Wednesday, January 29, 2003

Vignettes from Catholic school life:

A woman in her mid-20's was in the history department. She taught honors courses.The chaplain of the school was in the habit of referring to the students, quite fondly, as "Visigoths."

One day at lunch, the young woman turned to me, and asked, "What's a Visigoth?"

A few months later, she came to me and asked for some clarifications about Emperor Constantine. "I know he had something to do with Christianity. What was it?"

Did I mention she taught Honors World History in the Catholic high school with the thousands of dollars of tuition paid by eager parents?

Of course, this speaks more loudly about the current state of teacher training than it does anything else.

Oh, and then there was the geometry teacher who spent a week lecturing his students about the Illuminati. He wasn't Catholic, at least. He was a great baseball coach though. Mercifully - for the sake of academics, if not athletics - he left the next year to go to the Episcopal school. And yeah, they've won championships since. And they're also well-innoculated against the Illuminati, I presume.

I told you that in the school in Florida I'd been preceded by a guy who taught by lounging back in his chair, sipping his coffee, shooting the breeze, and giving everyone "A's."

A student told me that the teacher has once, in a fit of work, assigned papers. This kid was assigned to write on Martin Luther. He turned in a paper on Martin Luther King, Jr that he'd written for another class the year before, "just to see." He saw. He got an "A."

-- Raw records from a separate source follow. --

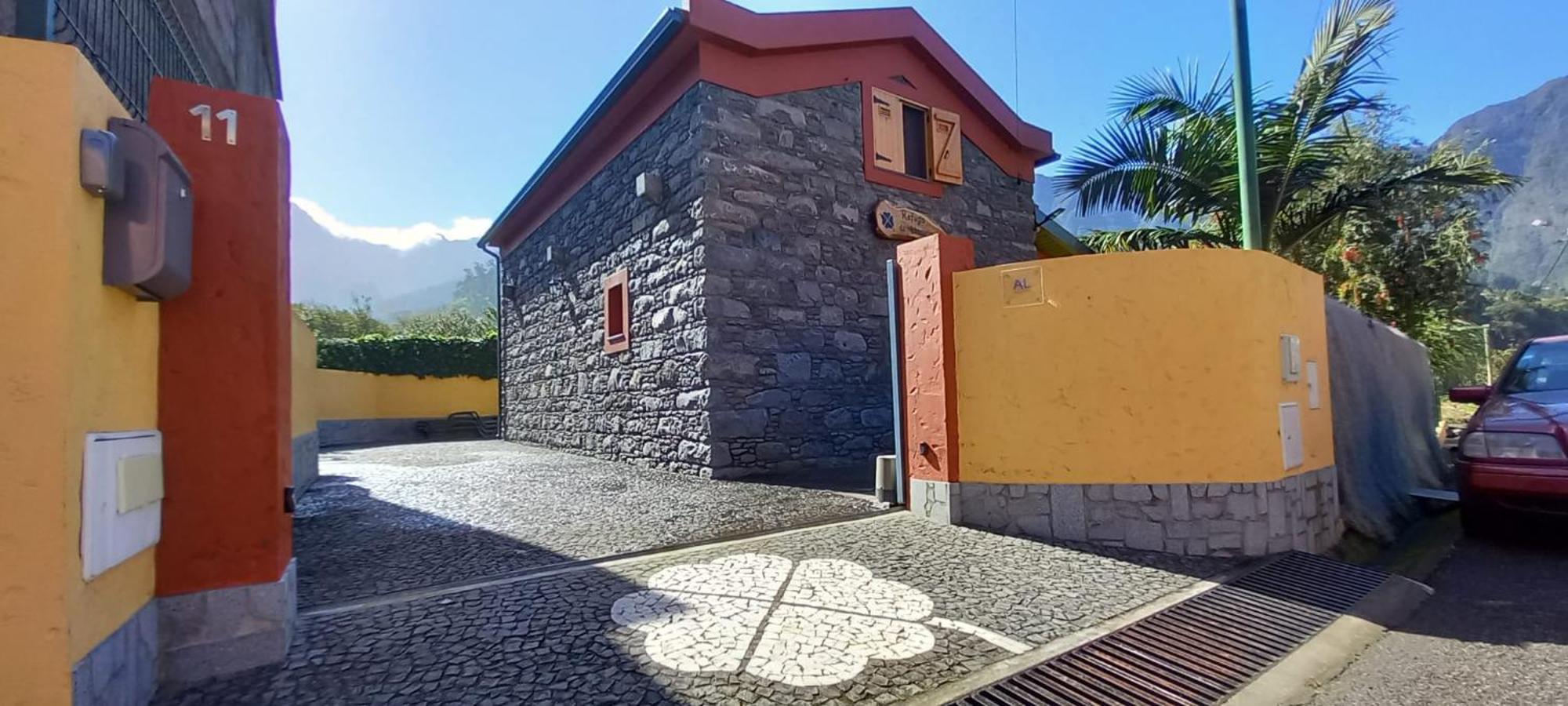 Refugio Do Limoeiro * São Vicente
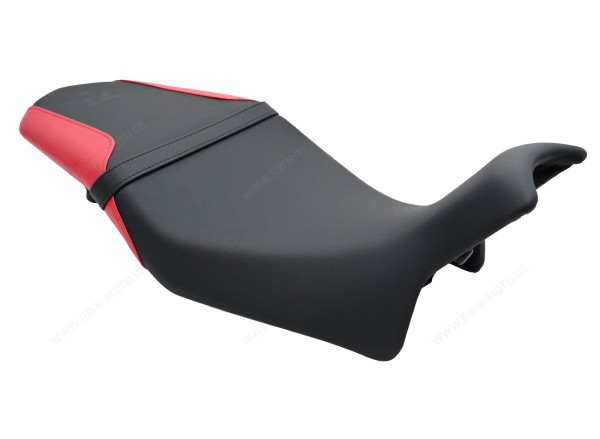 Sitzbank für Suzuki GSX-S 1000 S Katatna (Bj.19-) Original Suzuki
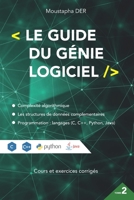 Le guide du génie logiciel tome 2 2956796313 Book Cover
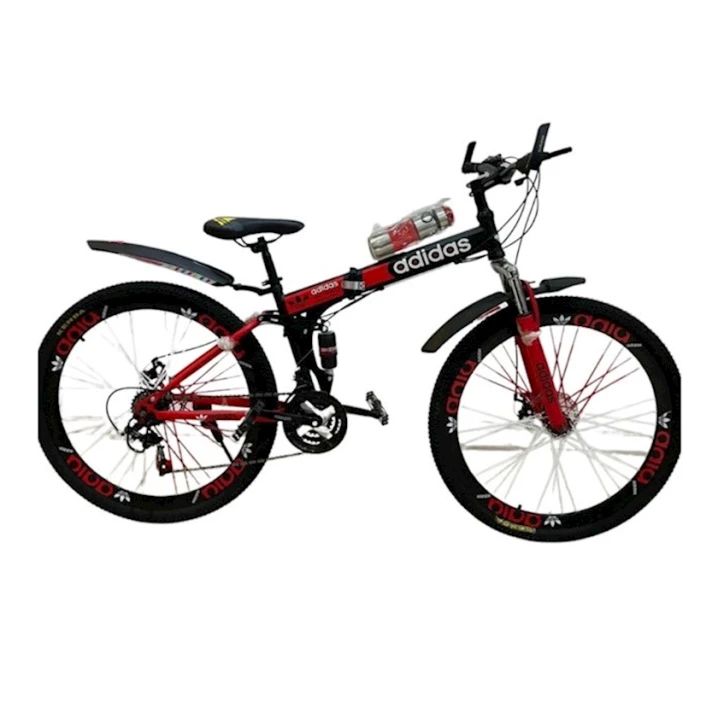 Dağ velosipedi 29 Red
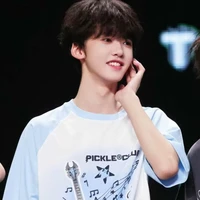 Trương Dịch Nhiên - n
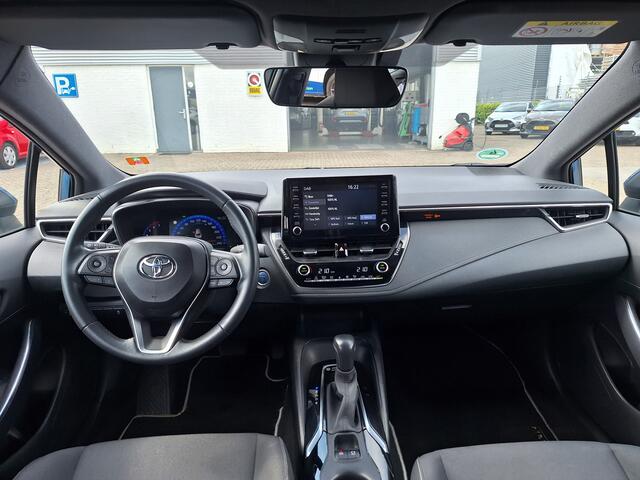 Toyota COROLLA Touring Sports 1.8 Hybrid Active Plus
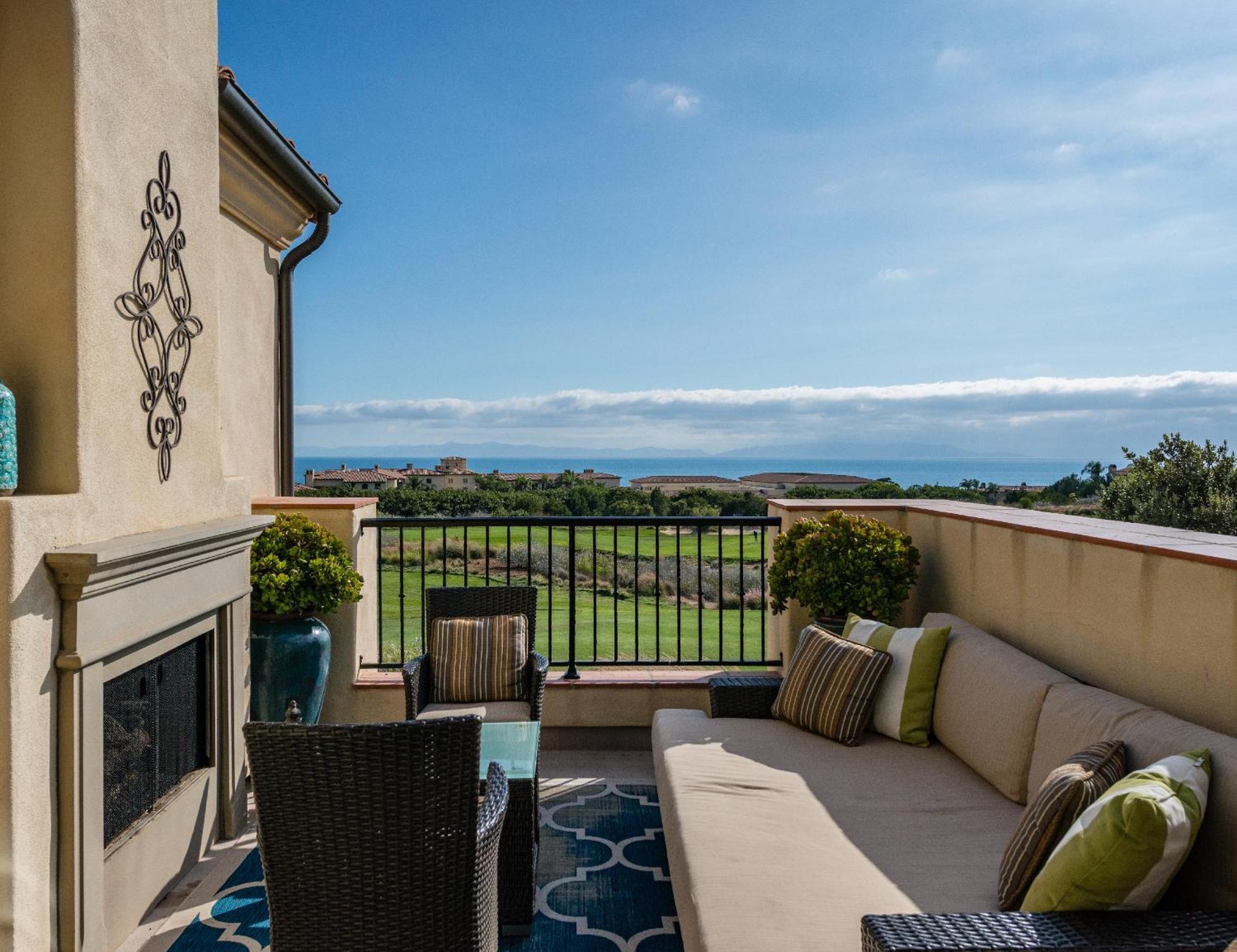 Terranea Resort Rancho Palos Verdes Esterno foto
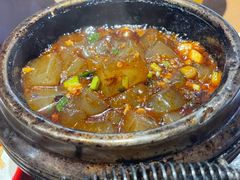 -小杨烤肉·陕西烧烤·陕西地方菜(龙首店)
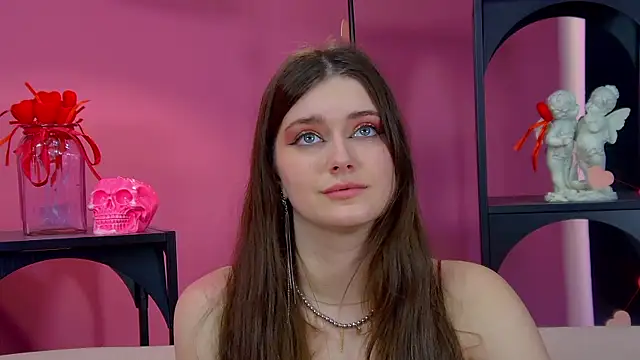 JessicaJewells webcam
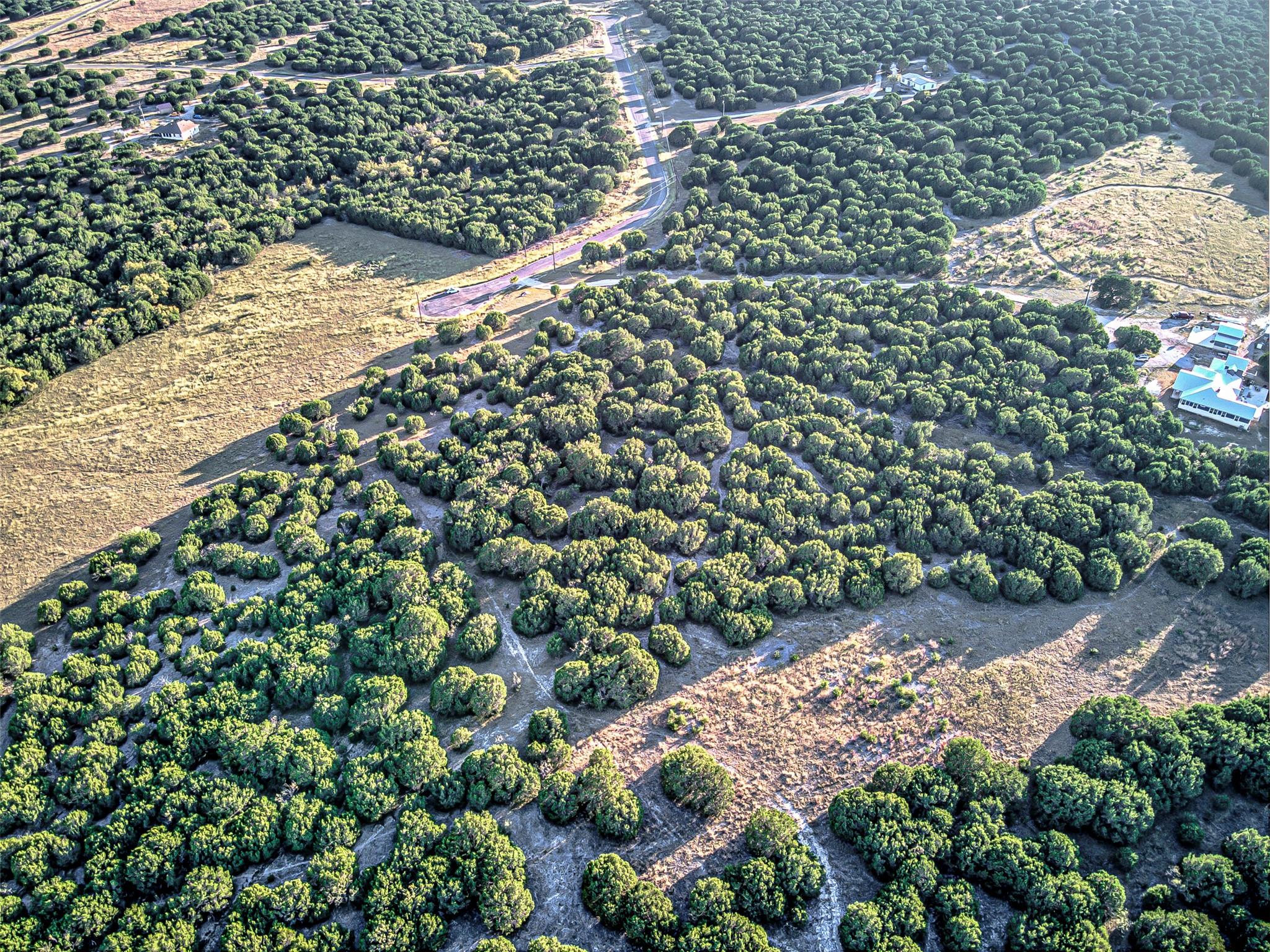 Lot 49 Long View Drive Lampasas TX 76550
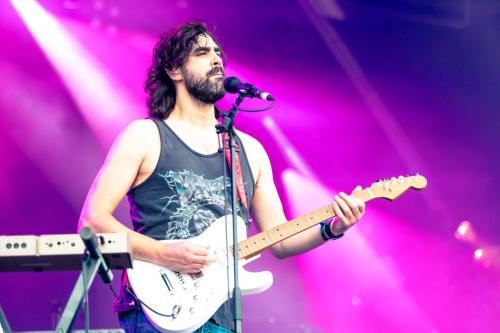 King Buffalo - Hellfest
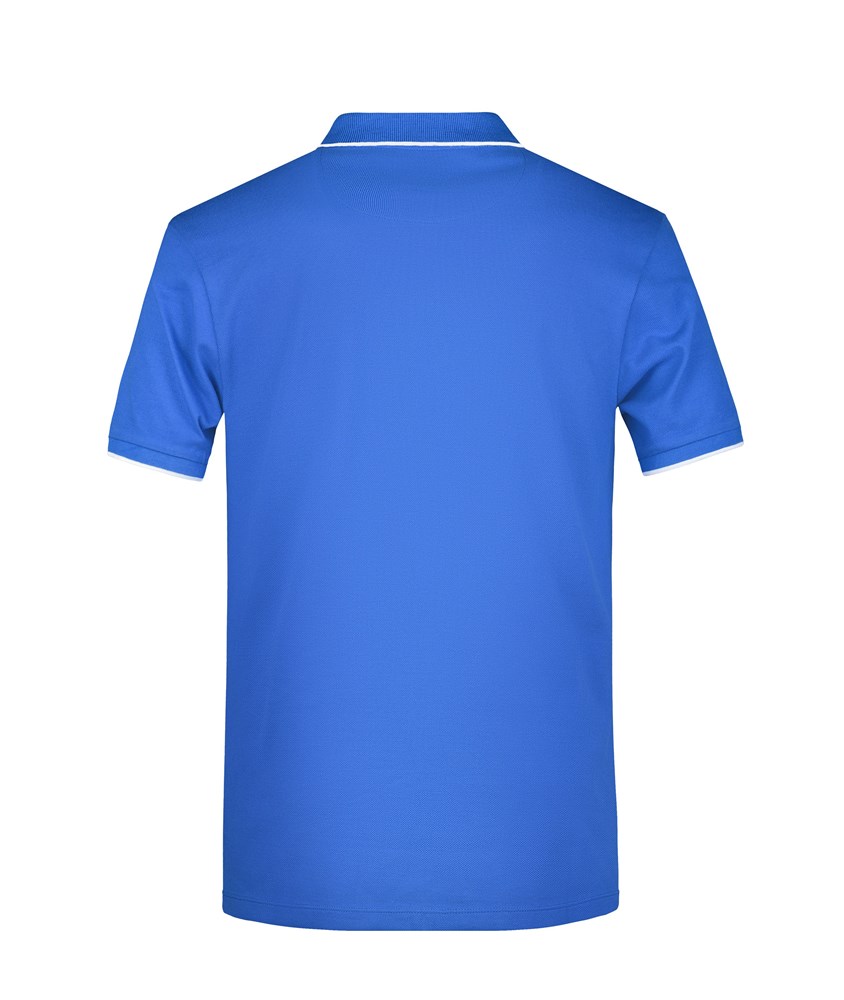 Men's Polo Stripe Men's Polo Stripe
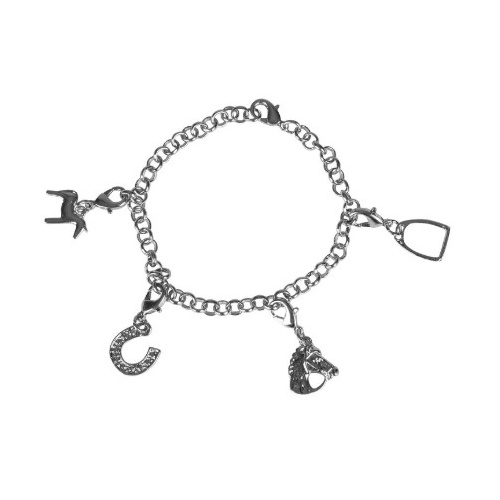 Horka Charm Bracelet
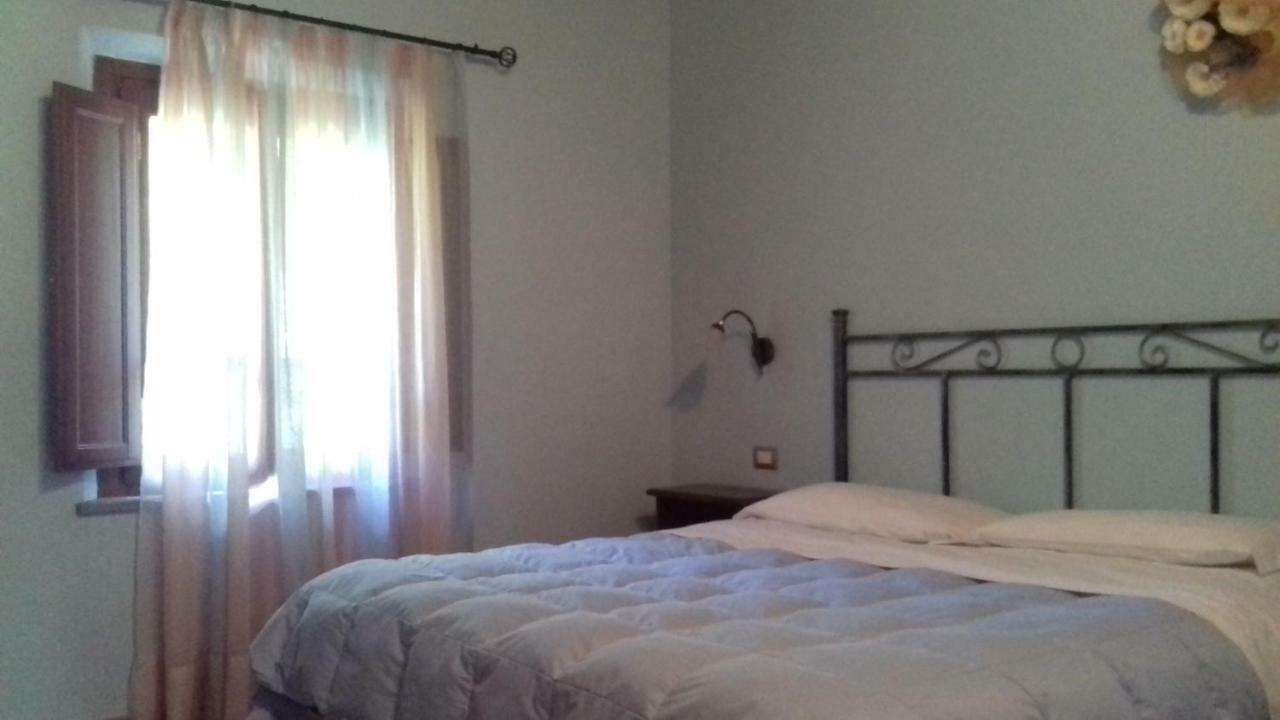 Il Gelso Montopoli in Val dʼArno Exterior foto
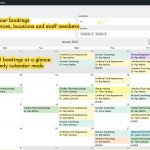 wordpress appointment booking calendar month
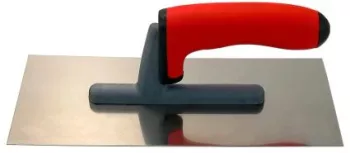 Gletiera inox maner soft 13x27 cm 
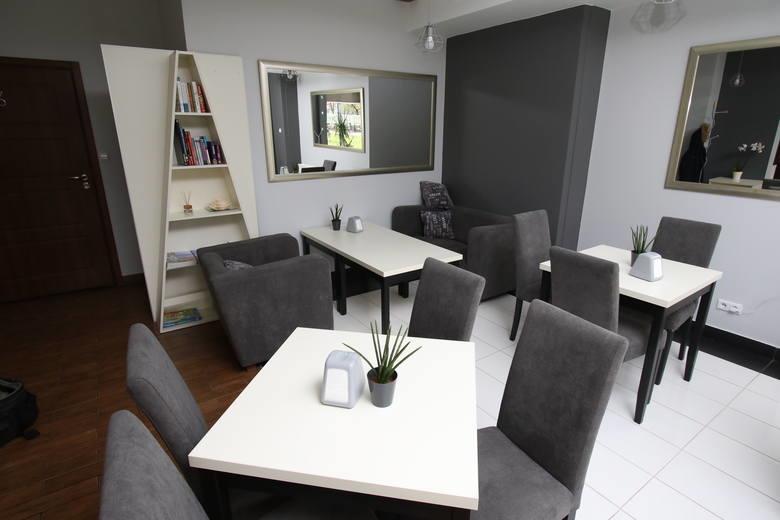 Hotel Kielce Eksteriør bilde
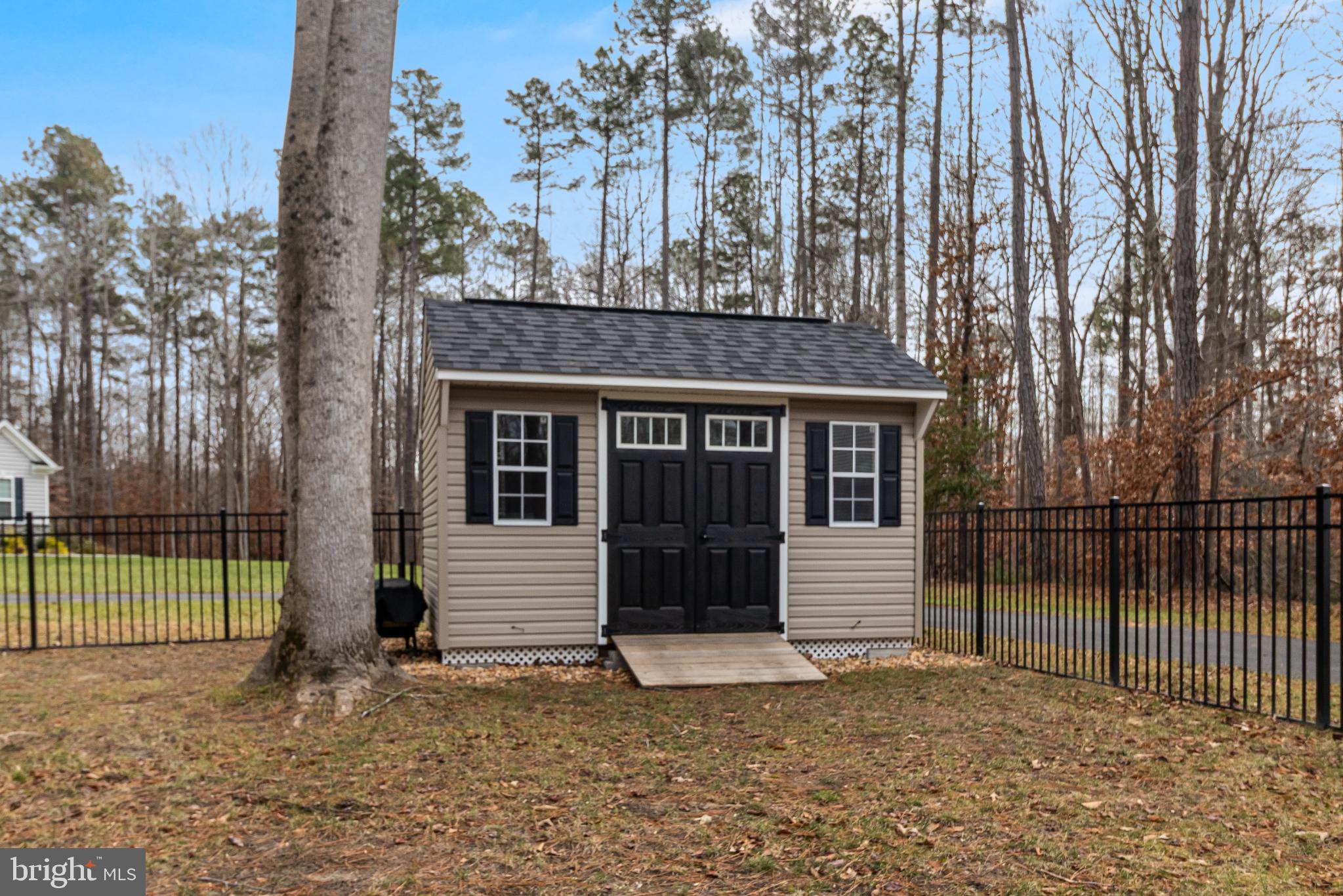 OAKWOOD ESTATES - Residential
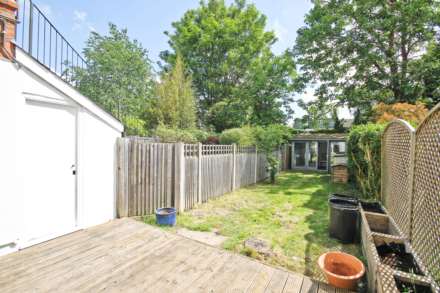 Claremont Avenue, New Malden, Image 2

Well, a new crop of theology teachers came after Mr. Relaxed departed to pursue a career as a sports agent (I kid you not) - me, a priest and a nun. Very early on, Sister was grading her first set of 9th grade test papers in the lounge. They were all pretty bad, so she graded them accordingly. The next day, same time, same place, she sat, stunned, having returned the papers. Her students had been livid at their marks, telling her in no uncertain terms that this was religion class and your religious beliefs were a matter of opinion and they couldn't possibly be wrong, no matter what they were. Never mind that this was an objective test on some portion of the Old Testament. It was still religion and didn't you know that there are no wrong answers in religion?

I'll remind you that the vast majority of these kids were products of 8 years of Catholic grammar school.